In deze zaak, behandeld door het Gerecht in Eerste Aanleg van Aruba, heeft de stichting FUNDACION LOTTO PA DEPORTE (hierna: Lotto) een kort geding aangespannen tegen een gedaagde partij. Lotto vorderde onder andere de opheffing van een executoriaal beslag dat door de gedaagde op 1 maart 2022 was gelegd. Lotto stelde dat het beslag vexatoir was en vroeg om terugbetaling van eventuele aan de gedaagde betaalde gelden. De procedure begon met een verzoekschrift dat op 25 februari 2022 werd ingediend, gevolgd door een mondelinge behandeling op 11 maart 2022.

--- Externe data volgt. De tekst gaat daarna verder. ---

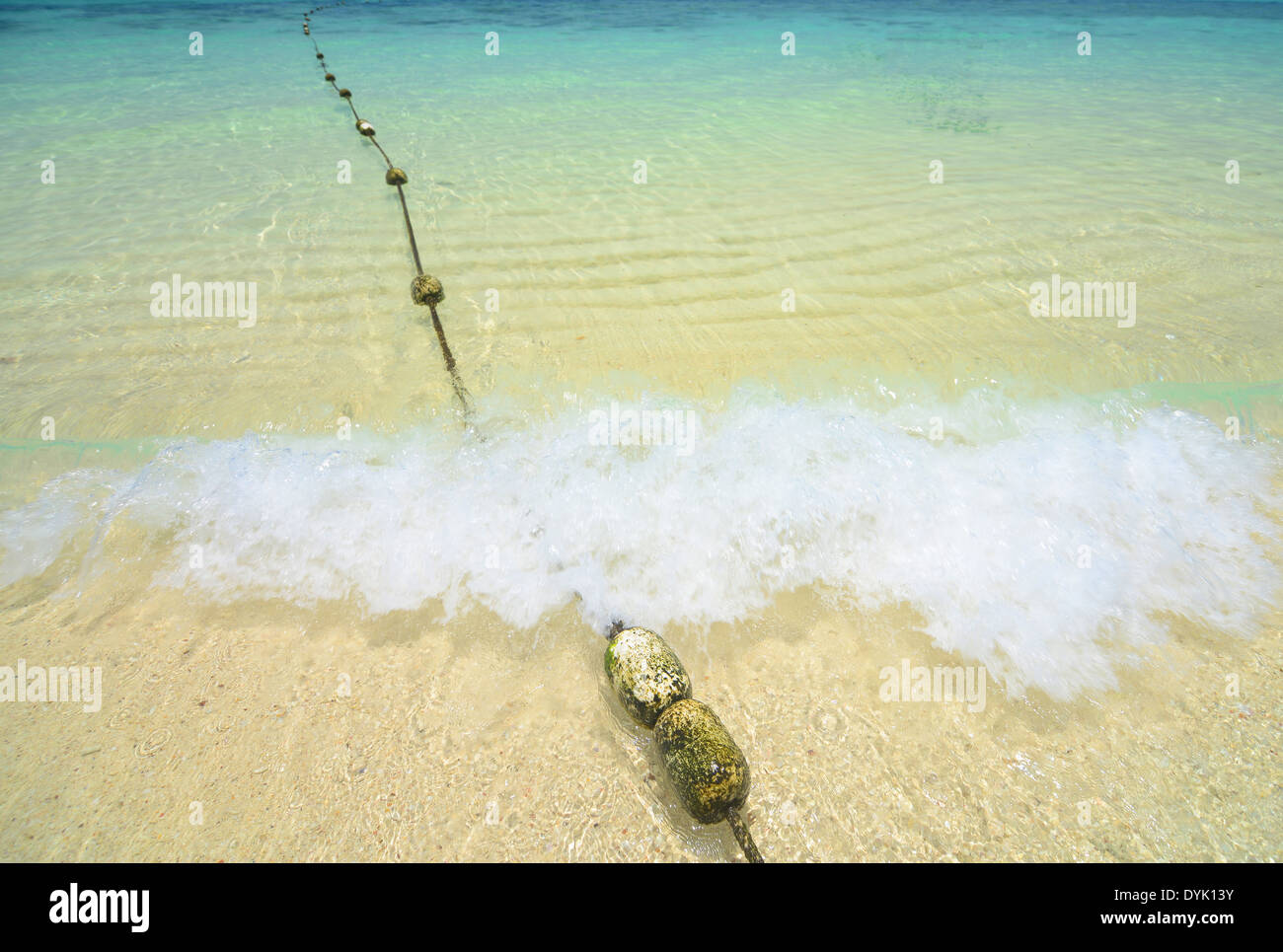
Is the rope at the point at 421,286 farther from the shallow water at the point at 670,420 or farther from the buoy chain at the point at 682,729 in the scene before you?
the buoy chain at the point at 682,729

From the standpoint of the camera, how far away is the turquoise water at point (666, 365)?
3.08m

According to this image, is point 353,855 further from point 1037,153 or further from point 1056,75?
point 1056,75

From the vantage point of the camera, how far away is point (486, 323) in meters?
4.73

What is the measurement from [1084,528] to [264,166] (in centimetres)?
887

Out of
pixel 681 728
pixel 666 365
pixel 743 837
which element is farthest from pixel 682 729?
pixel 666 365

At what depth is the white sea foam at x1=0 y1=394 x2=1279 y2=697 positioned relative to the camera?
2934 mm

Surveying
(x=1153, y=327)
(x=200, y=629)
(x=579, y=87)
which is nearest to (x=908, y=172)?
(x=1153, y=327)

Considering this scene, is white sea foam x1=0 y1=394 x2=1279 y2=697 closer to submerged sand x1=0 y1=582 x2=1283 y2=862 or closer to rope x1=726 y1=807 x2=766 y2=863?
submerged sand x1=0 y1=582 x2=1283 y2=862

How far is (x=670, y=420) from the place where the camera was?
3.94 m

Tijdens de zitting voerde Lotto haar vorderingen aan, maar de gedaagde partij voerde verweer en stelde dat Lotto niet-ontvankelijk moest worden verklaard. Het Gerecht oordeelde dat er geen gronden waren om Lotto niet-ontvankelijk te verklaren en verwierp het verweer van de gedaagde. Echter, de vorderingen van Lotto werden afgewezen. Het Gerecht oordeelde dat de vordering tot opheffing van het beslag niet toelaatbaar was in kort geding, en dat Lotto geen spoedeisend belang had bij de gevraagde terugbetaling van gelden.
Uiteindelijk wees het Gerecht de vorderingen van Lotto af en compenseerde de proceskosten tussen partijen, zodat ieder zijn eigen kosten droeg. Dit vonnis werd uitgesproken op 23 maart 2022 door mr. A.H.M. van de Leur in aanwezigheid van de griffier.